A Recap of the 2022 Mount David Summit

Last Friday, Bates community members flocked to Pettengill Hall to enjoy the 20th annual Mount David Summit. With 220 student presenters, the building was packed as students showcased their research, writing and achievements to the Bates community. 

The presentations commenced at 1:20 p.m. with an opening ceremony and ran until 6 p.m. that same evening. There was a dance concert that night at 7:30 p.m. in Schaeffer Theatre where students presented dance theses and a number of dance classes performed final projects.

While in previous years the summit has been open to the wider Bates community, due to COVID-19 concerns, only students, faculty, staff and parents of senior presenters were allowed to attend.

Sarah Abbott ‘22 presented her chemistry thesis during the 1 to 3 p.m. poster session and enjoyed getting to interact with summit-goers.

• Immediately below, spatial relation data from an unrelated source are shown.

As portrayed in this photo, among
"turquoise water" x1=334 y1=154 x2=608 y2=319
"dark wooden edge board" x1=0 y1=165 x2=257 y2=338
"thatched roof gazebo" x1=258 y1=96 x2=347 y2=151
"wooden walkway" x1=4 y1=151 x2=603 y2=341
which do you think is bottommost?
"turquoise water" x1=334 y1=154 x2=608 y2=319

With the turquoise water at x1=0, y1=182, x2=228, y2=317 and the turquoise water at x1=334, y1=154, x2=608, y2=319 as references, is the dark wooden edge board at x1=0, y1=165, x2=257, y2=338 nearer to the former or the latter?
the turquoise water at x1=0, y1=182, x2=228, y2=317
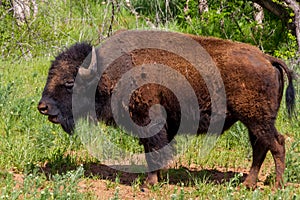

For her thesis, Abbott worked in a lab on an on-going project to try and synthesize a potential therapeutic for respiratory syncytial virus, a common virus in children.

“I worked on this all year and then in a previous semester, pre-COVID actually, I had been in this lab doing some of the simpler steps supporting this project,” Abbott said. “And then I got to do some of the larger-scale stuff as a thesis student.”

Abbott was one of 42 presenters during the first poster session; the Atrium was packed to the brim as students wandered through the maze of poster-boards.

“I forgot how crowded it was because we haven’t had one of these in a while. I forgot how busy Mount David Summits are,” Abbott said.

Eliana Al-Konsul ‘22, an anthropology and psychology double major who presented  their psychology empirical thesis, also displayed her work during the 1 to 3 p.m. poster session.

“I was just talking to my advisor and I was complaining to him about how I was learning more things from people as they were asking me questions,” Al-Konsul said, “which I’m really excited to integrate and think about in my discussion section.”

Their thesis was on system justification theory, the idea that people will justify systems that harm certain groups of people in order to maintain the status quo. 

Al-Konsul further explained, “The study was about the differences of system justification theory between Black and white women in relation to their experiences with sexism both benevolent and hostile.”

Her poster presented research she conducted throughout the winter semester. Despite the amount of time that Al-Konsul poured into her project, they came away from the summit with more unanswered questions.

“It was my first Mount David Summit,” Al-Konsul said, “so it was really cool to see people invested in the topic because it kind of validates why I was interested in it.”